DIRECTIONS:
Pull out each line in the items below that contains the word "title" and copy those lines in full.

# # # # #

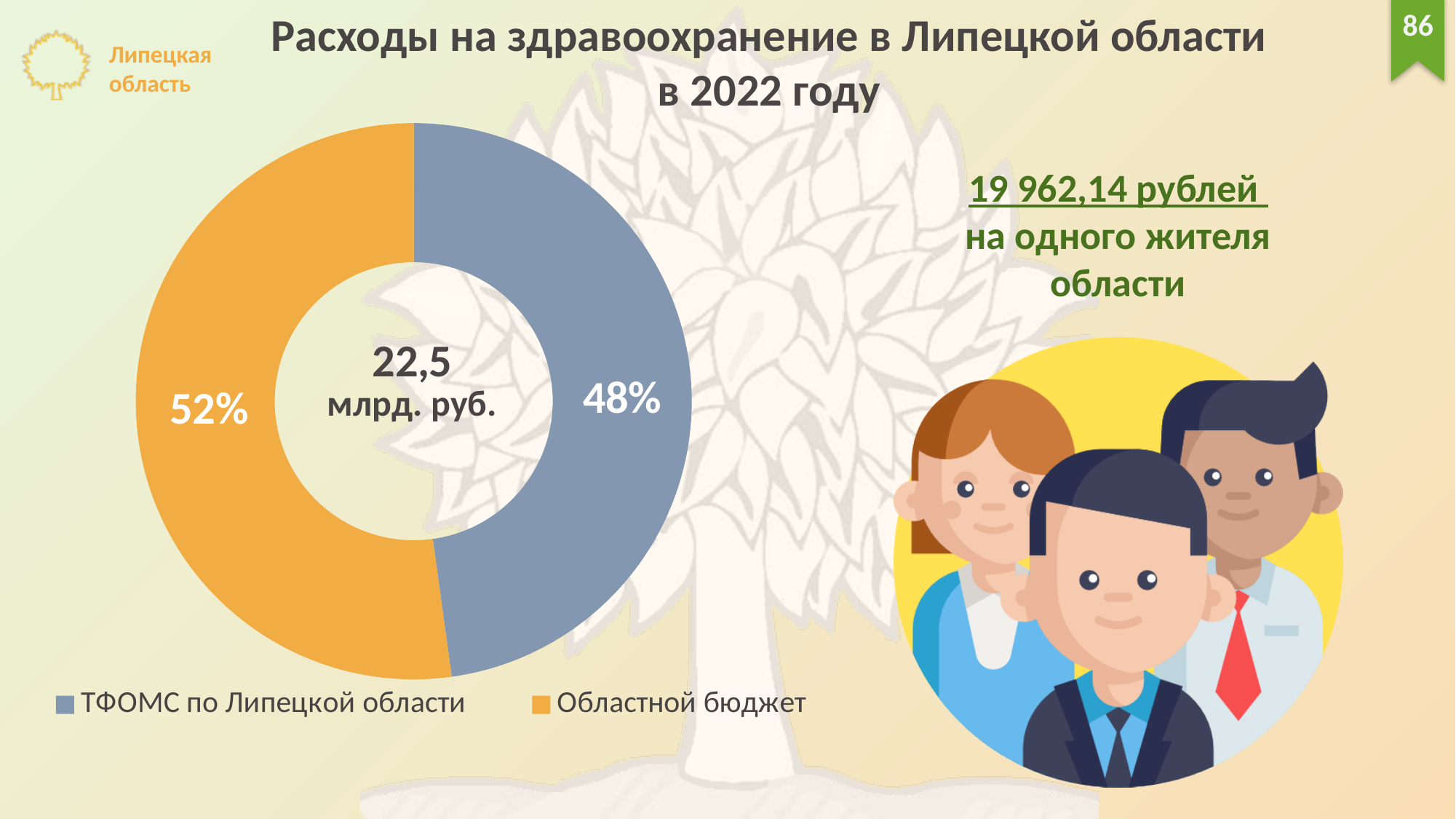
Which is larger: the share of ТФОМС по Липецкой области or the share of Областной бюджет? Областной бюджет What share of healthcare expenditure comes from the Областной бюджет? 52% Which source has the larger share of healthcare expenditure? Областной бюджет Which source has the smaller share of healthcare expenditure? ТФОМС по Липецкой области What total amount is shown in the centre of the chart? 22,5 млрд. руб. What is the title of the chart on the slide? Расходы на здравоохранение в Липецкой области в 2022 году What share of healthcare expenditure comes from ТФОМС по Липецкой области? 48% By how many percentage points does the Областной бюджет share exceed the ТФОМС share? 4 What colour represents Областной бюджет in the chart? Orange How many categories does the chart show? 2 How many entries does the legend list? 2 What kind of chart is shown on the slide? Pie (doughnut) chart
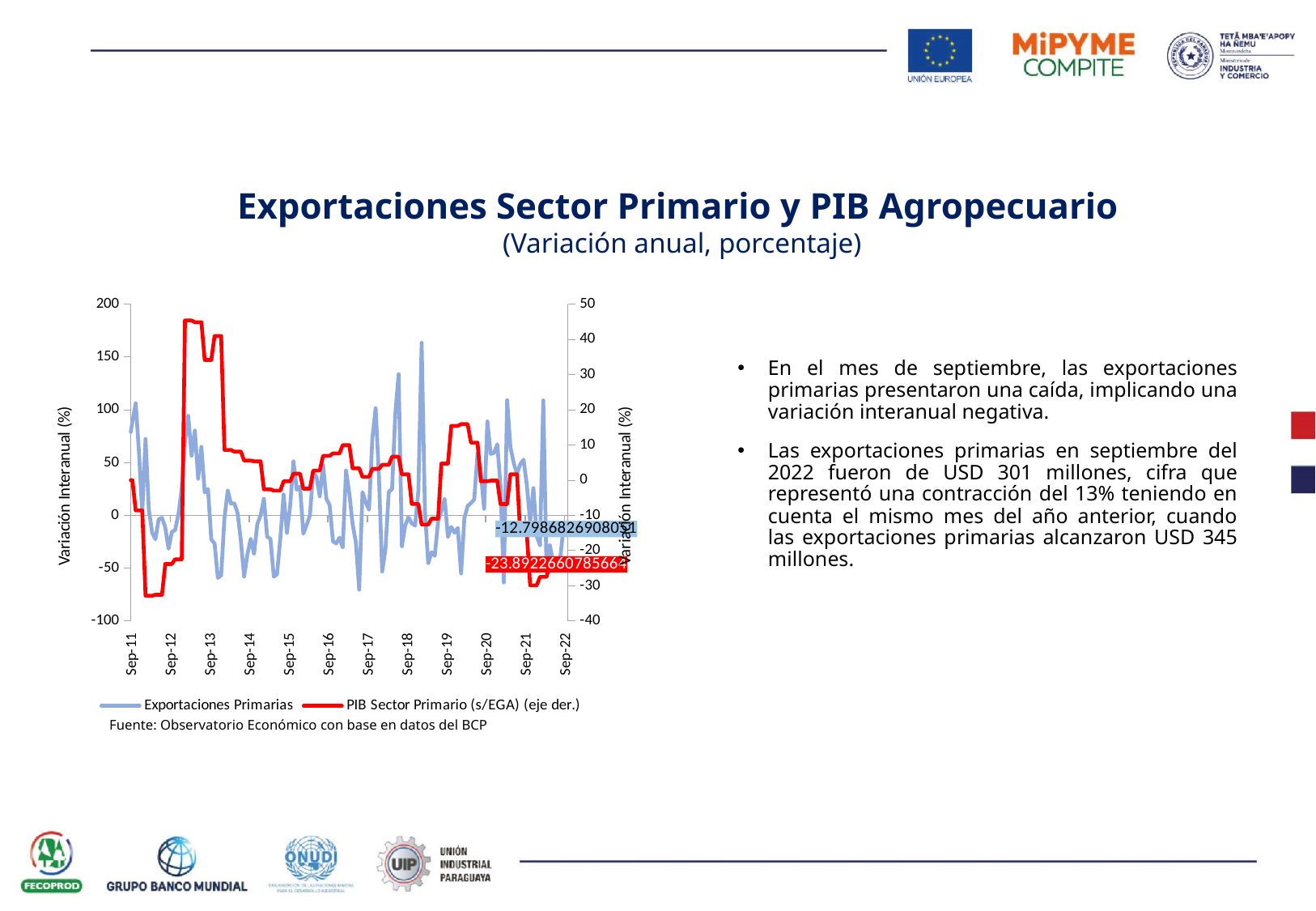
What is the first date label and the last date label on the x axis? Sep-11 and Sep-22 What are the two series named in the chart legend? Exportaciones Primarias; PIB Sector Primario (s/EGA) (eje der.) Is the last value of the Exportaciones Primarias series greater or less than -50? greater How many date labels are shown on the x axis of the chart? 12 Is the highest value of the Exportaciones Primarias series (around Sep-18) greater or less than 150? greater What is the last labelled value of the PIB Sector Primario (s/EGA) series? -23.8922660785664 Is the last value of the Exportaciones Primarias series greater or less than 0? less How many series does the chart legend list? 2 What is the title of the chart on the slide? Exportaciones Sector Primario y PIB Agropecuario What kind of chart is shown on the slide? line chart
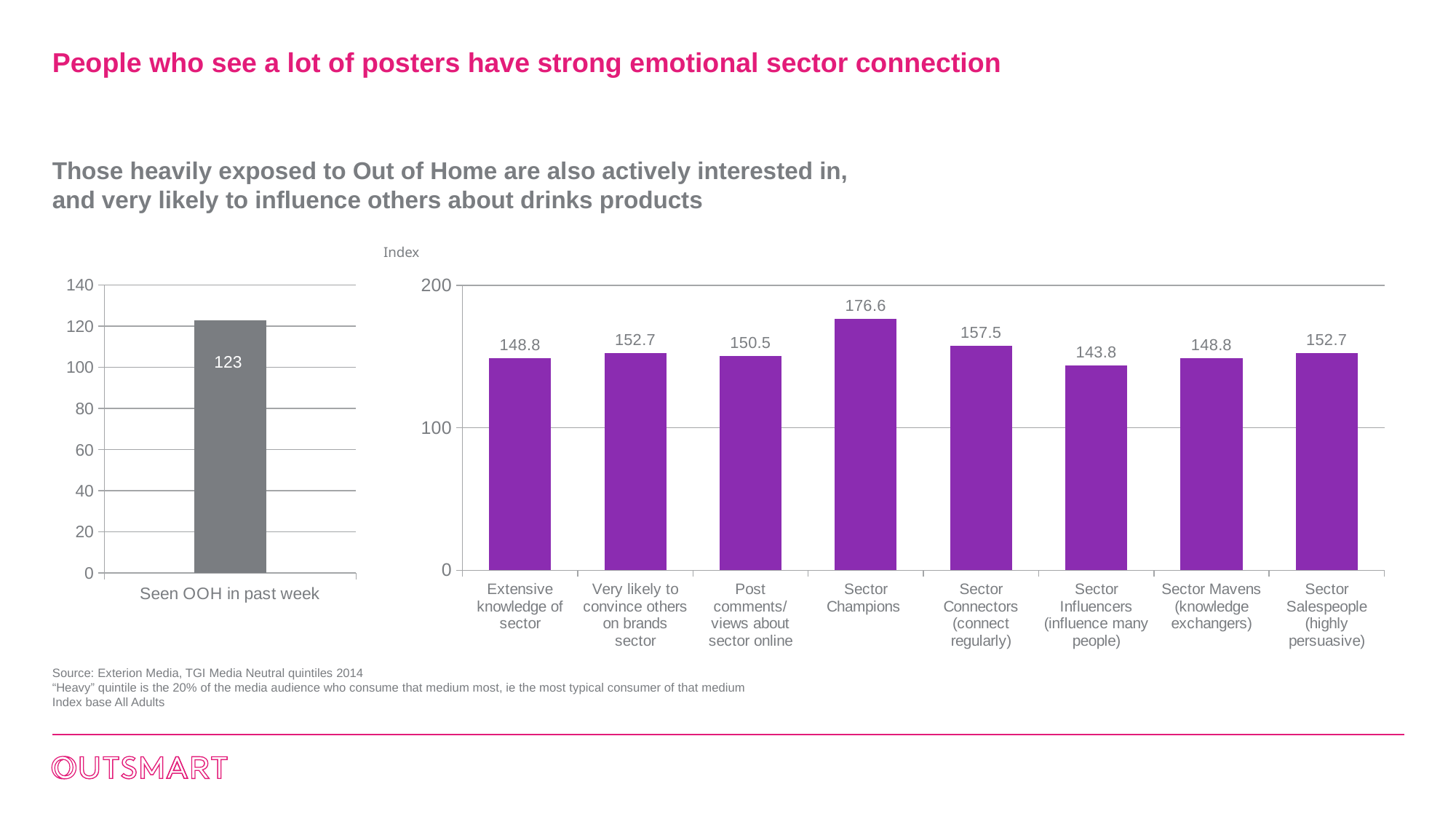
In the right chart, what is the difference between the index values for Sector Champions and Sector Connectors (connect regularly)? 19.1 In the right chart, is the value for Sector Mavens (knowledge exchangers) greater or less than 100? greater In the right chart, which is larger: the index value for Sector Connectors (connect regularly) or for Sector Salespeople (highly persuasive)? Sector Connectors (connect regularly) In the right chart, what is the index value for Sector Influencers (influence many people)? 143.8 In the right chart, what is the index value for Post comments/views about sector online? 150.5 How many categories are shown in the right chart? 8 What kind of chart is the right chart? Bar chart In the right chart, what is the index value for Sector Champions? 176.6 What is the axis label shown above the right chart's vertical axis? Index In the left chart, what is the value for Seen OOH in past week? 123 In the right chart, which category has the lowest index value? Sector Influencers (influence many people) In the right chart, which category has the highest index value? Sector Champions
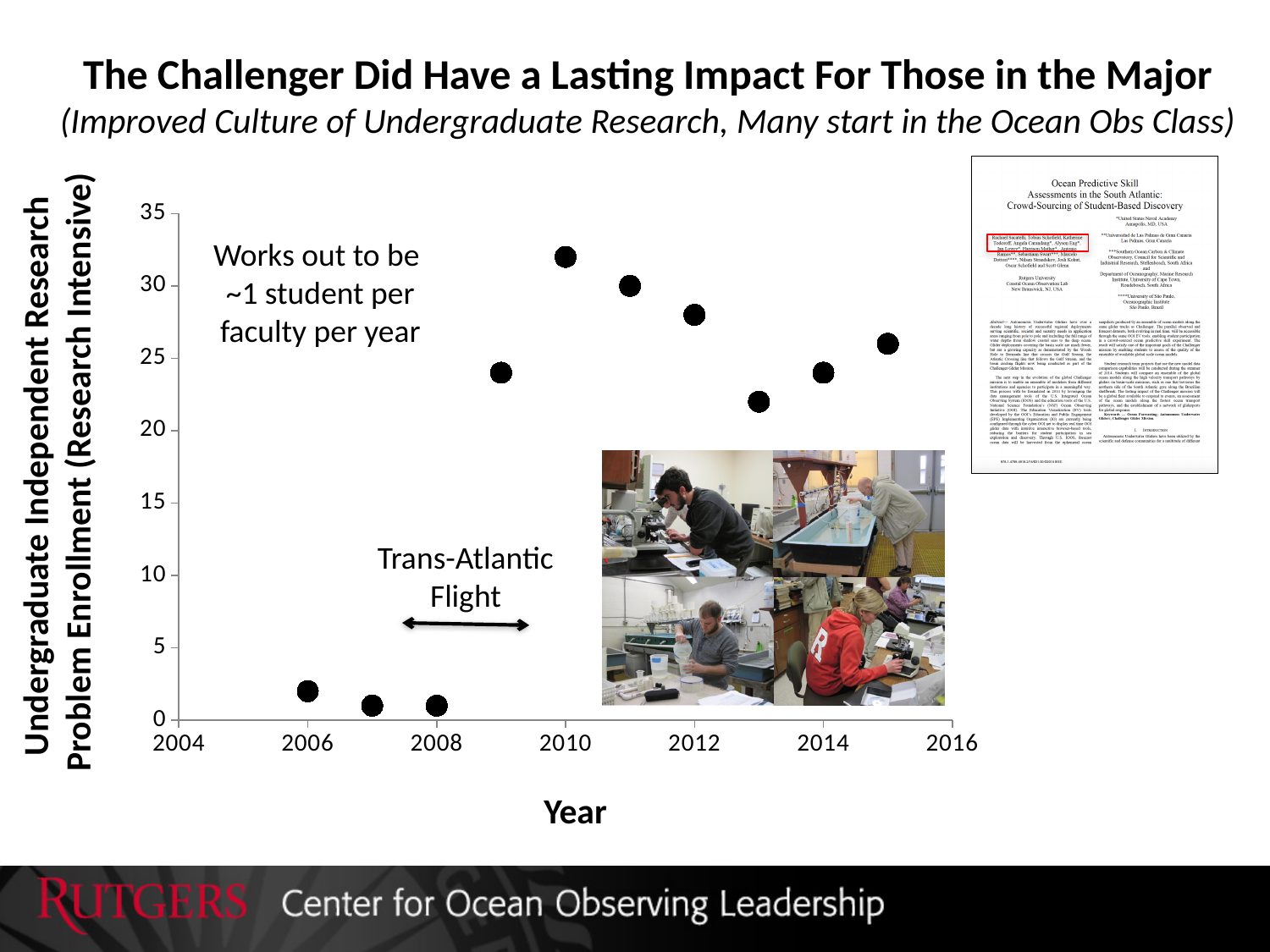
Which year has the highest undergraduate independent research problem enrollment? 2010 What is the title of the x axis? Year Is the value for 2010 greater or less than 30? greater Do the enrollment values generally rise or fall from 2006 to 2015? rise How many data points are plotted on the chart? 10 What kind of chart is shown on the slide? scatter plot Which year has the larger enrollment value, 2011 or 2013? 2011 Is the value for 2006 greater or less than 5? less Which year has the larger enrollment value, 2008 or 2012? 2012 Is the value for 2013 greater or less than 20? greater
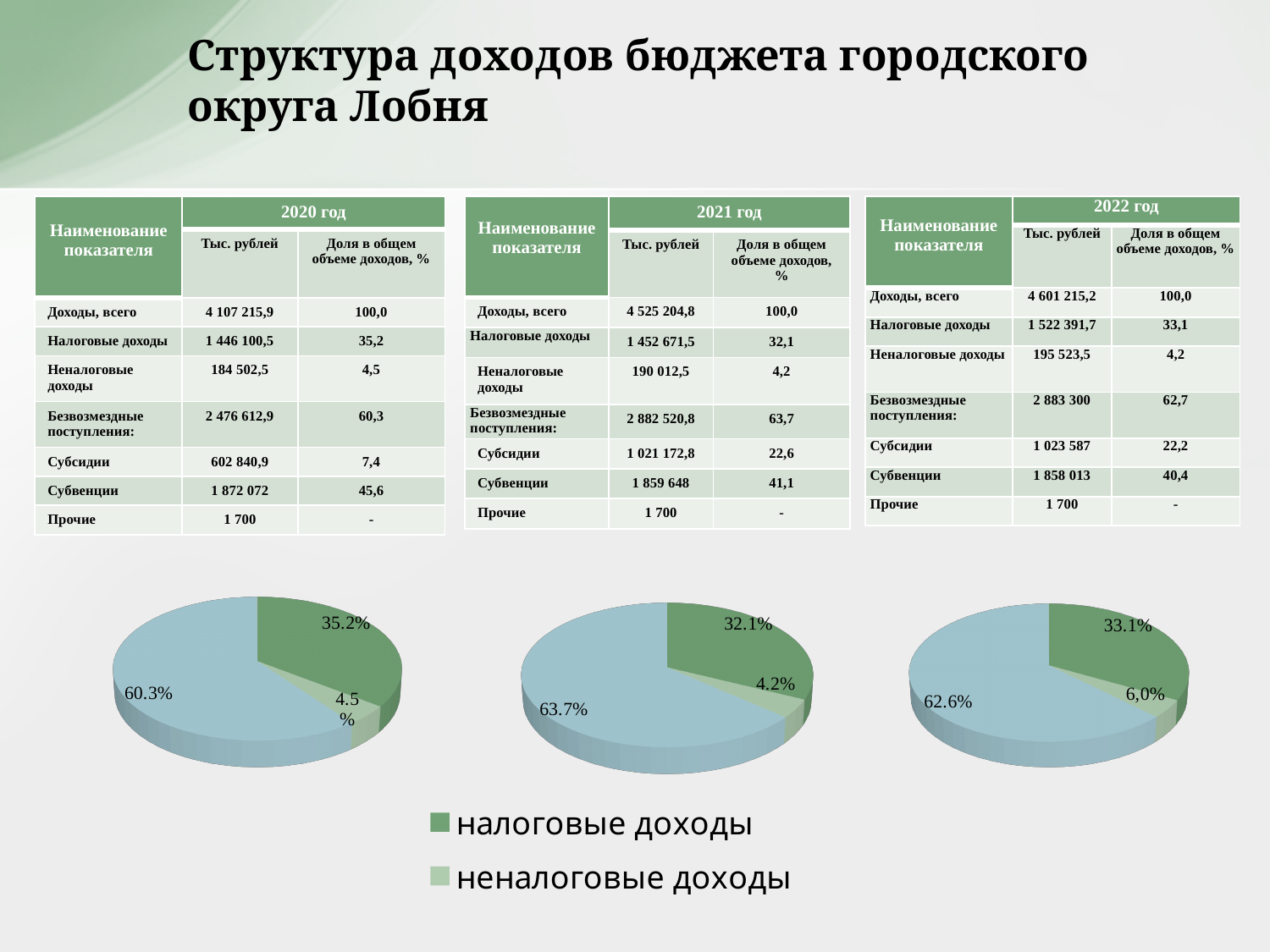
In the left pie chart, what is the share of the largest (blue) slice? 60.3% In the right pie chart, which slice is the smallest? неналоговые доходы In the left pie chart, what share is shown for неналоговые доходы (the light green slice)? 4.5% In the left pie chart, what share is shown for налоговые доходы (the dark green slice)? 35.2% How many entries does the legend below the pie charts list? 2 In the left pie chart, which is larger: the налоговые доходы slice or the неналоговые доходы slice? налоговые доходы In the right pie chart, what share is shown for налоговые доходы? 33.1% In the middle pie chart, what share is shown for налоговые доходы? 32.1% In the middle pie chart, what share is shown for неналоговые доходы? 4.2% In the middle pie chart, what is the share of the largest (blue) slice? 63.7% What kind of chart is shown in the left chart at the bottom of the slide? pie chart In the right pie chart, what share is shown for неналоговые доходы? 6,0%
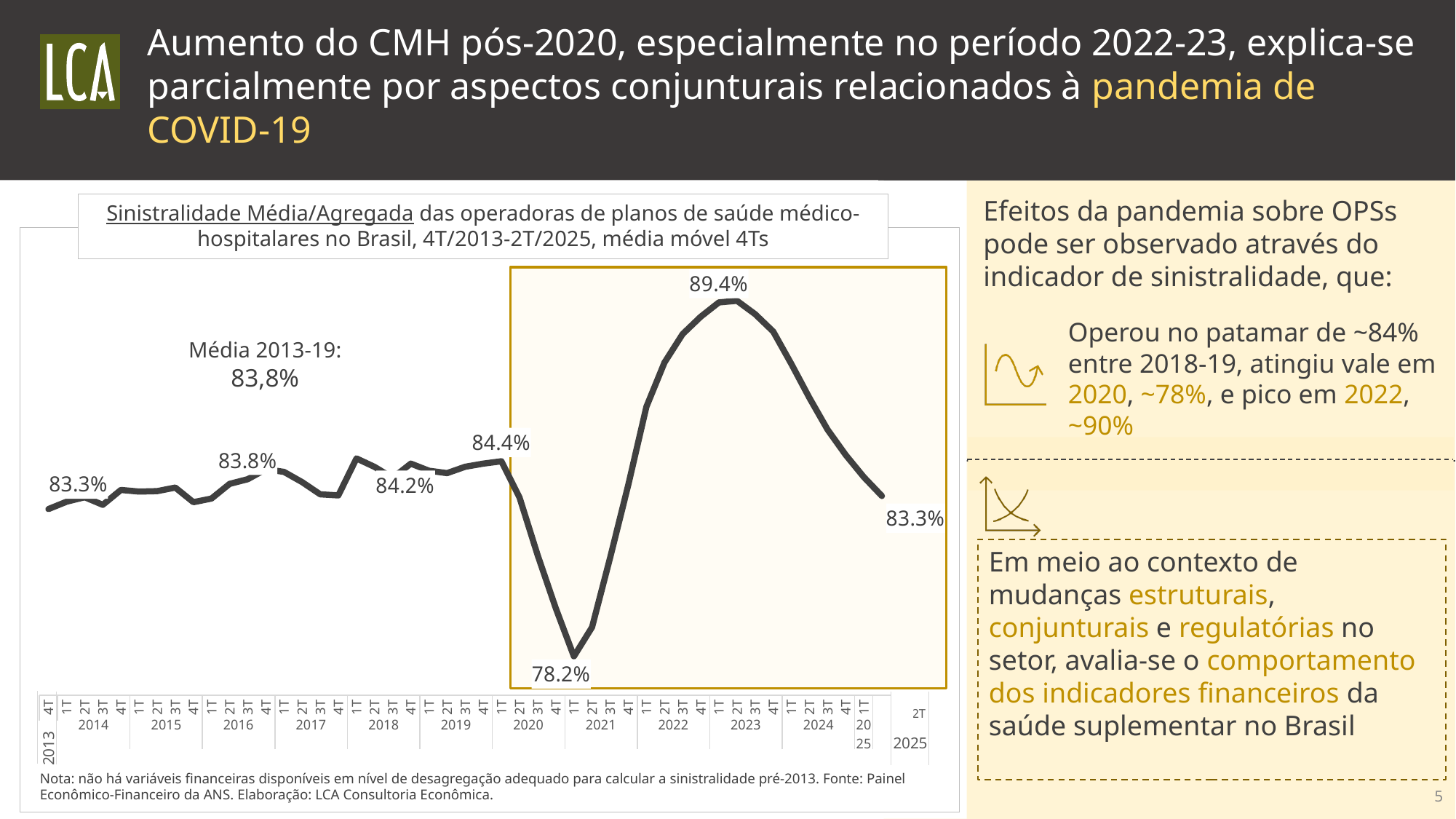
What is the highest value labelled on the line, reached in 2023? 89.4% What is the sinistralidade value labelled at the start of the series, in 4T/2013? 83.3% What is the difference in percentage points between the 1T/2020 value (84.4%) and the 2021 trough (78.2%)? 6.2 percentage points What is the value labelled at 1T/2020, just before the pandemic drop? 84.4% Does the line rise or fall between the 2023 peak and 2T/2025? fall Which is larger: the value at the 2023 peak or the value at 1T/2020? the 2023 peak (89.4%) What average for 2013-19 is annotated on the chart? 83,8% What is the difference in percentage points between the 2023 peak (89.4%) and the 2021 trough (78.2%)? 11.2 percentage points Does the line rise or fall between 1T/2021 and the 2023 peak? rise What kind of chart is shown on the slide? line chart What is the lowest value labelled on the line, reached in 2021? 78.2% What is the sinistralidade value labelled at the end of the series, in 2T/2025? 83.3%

# # # # #

TASK SOLUTION:
Which is larger: the share of ТФОМС по Липецкой области or the share of Областной бюджет? Областной бюджет What share of healthcare expenditure comes from the Областной бюджет? 52% Which source has the larger share of healthcare expenditure? Областной бюджет Which source has the smaller share of healthcare expenditure? ТФОМС по Липецкой области What total amount is shown in the centre of the chart? 22,5 млрд. руб. What is the title of the chart on the slide? Расходы на здравоохранение в Липецкой области в 2022 году What share of healthcare expenditure comes from ТФОМС по Липецкой области? 48% By how many percentage points does the Областной бюджет share exceed the ТФОМС share? 4 What colour represents Областной бюджет in the chart? Orange How many categories does the chart show? 2 How many entries does the legend list? 2 What kind of chart is shown on the slide? Pie (doughnut) chart
What is the first date label and the last date label on the x axis? Sep-11 and Sep-22 What are the two series named in the chart legend? Exportaciones Primarias; PIB Sector Primario (s/EGA) (eje der.) Is the last value of the Exportaciones Primarias series greater or less than -50? greater How many date labels are shown on the x axis of the chart? 12 Is the highest value of the Exportaciones Primarias series (around Sep-18) greater or less than 150? greater What is the last labelled value of the PIB Sector Primario (s/EGA) series? -23.8922660785664 Is the last value of the Exportaciones Primarias series greater or less than 0? less How many series does the chart legend list? 2 What is the title of the chart on the slide? Exportaciones Sector Primario y PIB Agropecuario What kind of chart is shown on the slide? line chart
Which year has the highest undergraduate independent research problem enrollment? 2010 What is the title of the x axis? Year Is the value for 2010 greater or less than 30? greater Do the enrollment values generally rise or fall from 2006 to 2015? rise How many data points are plotted on the chart? 10 What kind of chart is shown on the slide? scatter plot Which year has the larger enrollment value, 2011 or 2013? 2011 Is the value for 2006 greater or less than 5? less Which year has the larger enrollment value, 2008 or 2012? 2012 Is the value for 2013 greater or less than 20? greater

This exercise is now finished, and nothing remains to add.